题目链接:
(请自行百度进Ural然后查看题号为1057的那道题目囧~)
题目大意:
Create a code to determine the amount of integers, lying in the set \([X;Y]\) and being a sum of exactly \(K\) different integer degrees of B.
Example.

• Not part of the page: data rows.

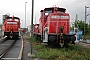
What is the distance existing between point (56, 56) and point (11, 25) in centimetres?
1572

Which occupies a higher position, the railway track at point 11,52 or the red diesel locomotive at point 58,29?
the red diesel locomotive at point 58,29

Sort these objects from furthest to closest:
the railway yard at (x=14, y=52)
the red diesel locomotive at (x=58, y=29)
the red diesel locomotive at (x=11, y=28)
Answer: the red diesel locomotive at (x=11, y=28) < the red diesel locomotive at (x=58, y=29) < the railway yard at (x=14, y=52)

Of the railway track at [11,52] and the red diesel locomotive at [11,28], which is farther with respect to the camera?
the red diesel locomotive at [11,28]

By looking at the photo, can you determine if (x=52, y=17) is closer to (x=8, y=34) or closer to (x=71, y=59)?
(x=71, y=59)

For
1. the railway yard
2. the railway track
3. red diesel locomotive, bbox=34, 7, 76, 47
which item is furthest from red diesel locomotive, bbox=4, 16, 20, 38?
red diesel locomotive, bbox=34, 7, 76, 47

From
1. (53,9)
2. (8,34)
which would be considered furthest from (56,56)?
(8,34)

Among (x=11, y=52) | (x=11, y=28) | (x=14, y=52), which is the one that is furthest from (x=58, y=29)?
(x=11, y=28)

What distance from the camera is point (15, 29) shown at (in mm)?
24062

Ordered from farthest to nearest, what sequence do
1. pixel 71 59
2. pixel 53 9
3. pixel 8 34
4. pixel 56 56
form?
pixel 8 34 < pixel 53 9 < pixel 56 56 < pixel 71 59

Let \(X=15, Y=20, K=2, B=2\) . By this example 3 numbers are the sum of exactly two integer degrees of number 2:
\[17 = 2^4+2^0,
\]
\[18 = 2^4+2^1,
\]
\[20 = 2^4+2^2.
\]
解题思路:
数位DP。
建立一个函数 dfs(int pos, int k, bool limit) ,其中:
pos表示当前所处的数位;k表示当前还剩几个位置需要填数;limit表示当前是否仍处于闲置状态。
实现代码如下:
#include <bits/stdc++.h>
using namespace std;
int K, B, f[33][22], a[33];
void init() {
memset(f, -1, sizeof(f));
}
int dfs(int pos, int k, bool limit) {
if (k == 0) return 1;
if (pos < 0) return 0;
if (!limit && f[pos][k] != -1) return f[pos][k];
int up = limit ? a[pos] : 9;
int tmp = 0;
for (int i = 0; i <= up && i <= 1; i ++) {
tmp += dfs(pos-1, k-i, limit && i==up);
}
if (!limit) f[pos][k] = tmp;
return tmp;
}
int get_num(int x) {
int pos = 0;
while (x) {
a[pos++] = x % B;
x /= B;
}
return dfs(pos-1, K, true);
}
int X, Y;
int main() {
init();
cin >> X >> Y >> K >> B;
cout << get_num(Y) - get_num(X-1) << endl;
return 0;
}
今天晚上睡早了导致大半夜睡不着了,起来刷一道题目再睡,数位DP真神奇。